How to “cat” or “less” a libreoffice impress .odp file?

Question

Is there any way to cat or less a .odp file just like we have for .odt files as mentioned here

All open office files are ZIP files. So unzip it. – Rinzwind Apr 10 '21 at 17:32 — Rinzwind, Apr 10 '21 at 17:32

score 4 · Accepted Answer · answered Apr 10 '21 at 19:21

The comment on your question, posted by Rinzwind gave me an idea. Thank you my friend. I didn't ever tried this before but, as long as you can extract your odt's, you can grep the odt's contents instead of the odt itself.

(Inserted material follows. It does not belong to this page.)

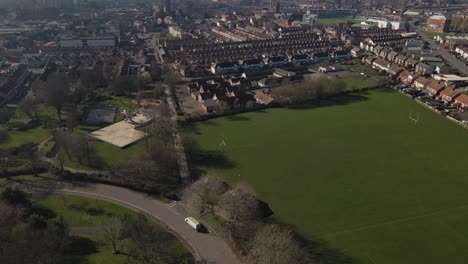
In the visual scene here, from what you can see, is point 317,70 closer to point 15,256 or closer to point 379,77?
point 379,77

So the procedure would be something like this:

cd THE-FOLDER-CONTAINING-THE-ODT
mkdir ext
unzip THE-ODT-FILE -d ext
cd ext
grep KEYWORDS * -ri

Example:

In this example I am inside a folder named "ray", in which I have a document named practicas-ray-del-angel-gerardo-membretada-2021.odt. So I am going to use the same process just by changing the parameters in order to find the word "RAYMUNDO".

cd ray
mkdir ext
unzip practicas-ray-del-angel-gerardo-membretada-2021.odt -d ext
cd ext
grep "raymundo" * -ri

The next screenshot will give you an image on all the process.

Scripting

Of course this would be a major problem if you have to run this in a bunch of documents so I would put the process which will run using the proper parameters on the command line. The file will contain this:

odtgrep.sh

if [[ -d "ext" ]]
then
  echo "ext exists. Will not be created but we will remove the contents on it."
  rm ext/* -rf
else
  echo "First time run? Let's create the ext directory."
fi
unzip $1 -d ext
cd ext
grep "$2" * -ri

Explanation

Directory validation

First we will check if the directory ext does exist.

if [[ -d "ext" ]]
then
  echo "ext exists. Will not be created but we will remove the contents on it."
  rm ext/* -rf
else
  echo "First time run? Let's create the ext directory."
fi

If it doesn't exist, we need to create it. But if it already exists we just need to clean up whatever is inside the folder in order to prevent the zip command to stop asking if we wish to overwrite the existing files. The messages on the terminal are useful for debugging purposes but can be omitted when you wish.

Extraction

Once we are sure the ext directory is ready to be used, we will unzip the file, using the first parameter in the passed via command line to the script.

unzip $1 -d ext

After which we will enter the directory to work with the files via:

cd ext

Searching

This code will search the desired word(s), provided in the command line with the second parameter inside every single file on the ext directory.

grep "$2" * -ri

Please note the content.xml file is the one in charge to keep the text, so maybe you wish to change the code for this:

grep "$2" content.xml -i

Running

The script should be run with:

for i in *.odt; do bash odtgrep.sh "$i" "raymundo"; done;

This will:

Make an array with all the odt files in the current folder
Run the Script on every file in the array
Search the "raymundo" word inside every single file and show the results if found.

Considerations

Please make sure you use the proper variables and temporal (ext) folder in order to prevent damages on you data.
Make sure your quotation marks will work and avoid using spaces when possible.
When running on a bunch of files you will see a lot of data on your terminal, so you may wish to use the -l parameter on grep in order to show the less data possible.
The file name containing the text found on your search will be presented by the zip file itself with a text like: Archive: practicas-ray-del-angel-gerardo-membretada-2021.odt

Let us know if this works for you. Any comments or suggestions on how to improve this code are welcome.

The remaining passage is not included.